• _PROVIDED PASSAGE_:
Begin

July 8, 2010

Charting old memories

(Read a new Mainly about Boats column here every Monday, Wednesday, and Friday.)

G. K. CHESTERTON the British writer, critic, and author of verse, essays, novels, and short stories once described how he evoked the emotions of a vacation by calling a cab, piling it up with luggage, and driving to the railway station. Then, having had his sensation, he drove home again.

Mr. Chesterton’s little eccentricity was harmless enough, certainly, but most sailors I know would get just as much in the way of belated emotional thrills by perusing the old paper charts of their favorite cruising grounds.

(Incidentally, perhaps I should be more careful about labeling Mr. Chesterton as eccentric. I have literally hundreds of paper charts stuffed under my marital bed and a nearby couch for wont of adequate stowage anywhere else in my home, and I find nothing eccentric about that. I have never owned a boat big enough to accommodate them all at one time. I admit that my dear wife has from time to time mentioned her unease with this arrangement, especially with regard to vacuuming under the bed and its attendant difficulties, but so far the word eccentric has not come into the equation.)

End

• _RECORD EXTRACTS_:

Begin

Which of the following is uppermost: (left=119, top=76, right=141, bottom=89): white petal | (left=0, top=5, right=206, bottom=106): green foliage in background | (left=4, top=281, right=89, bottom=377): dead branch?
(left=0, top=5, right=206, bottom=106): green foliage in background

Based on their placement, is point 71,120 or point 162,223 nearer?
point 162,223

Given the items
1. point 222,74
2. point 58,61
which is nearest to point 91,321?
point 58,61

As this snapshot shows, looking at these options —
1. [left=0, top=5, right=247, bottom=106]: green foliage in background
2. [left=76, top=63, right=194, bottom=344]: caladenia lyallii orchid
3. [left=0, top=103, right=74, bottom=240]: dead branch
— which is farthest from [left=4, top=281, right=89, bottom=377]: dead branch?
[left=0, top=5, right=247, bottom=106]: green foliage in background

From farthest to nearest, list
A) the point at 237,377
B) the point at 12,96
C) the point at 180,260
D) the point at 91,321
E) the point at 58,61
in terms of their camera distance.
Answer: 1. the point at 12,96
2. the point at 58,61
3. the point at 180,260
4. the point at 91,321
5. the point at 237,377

End

• _DIRECTION_: Pick up the boating column on old paper charts after its last sentence and continue it in the same voice.

• _ANSWER TO THE PROBLEM_:
The thing is, paper charts, with their hand-drawn course lines, ancient annotations, recommendations, and warnings, are the magic carpets that whisk us away from the banalities of this careworn earth and transport us in the blink of an eyelid to sunny beaches, serene anchorages — and other less enticing places.

Nothing sends a frisson down my spine as quickly as the word “FOG!!” scrawled on the chart of the San Juan Channel, where, I now recall in the warmth and safety of my home, a Washington State ferry on a collision course with us was swallowed up in thick grey mist. I can laugh about it now, of course, smug in the knowledge that I took the right decision to keep out of his way. At the time, however, it was quite another matter and only the deep handprints I crushed into the varnished tiller bear the true testimony of my feelings then.

And there is my salt-stained chart of Cape Agulhas, criss-crossed with penciled bearings from that powerful lighthouse and the shaky words “Rounded at last.” Our joy at doubling Africa’s southernmost cape against storms and contrary winds comes flooding back — perhaps with even greater evocation than that which Mr. Chesterton managed to wrest from his piles of suitcases.

Today’s Thought
Our memories are card indexes—consulted, and then put back in disorder by authorities whom we do not control.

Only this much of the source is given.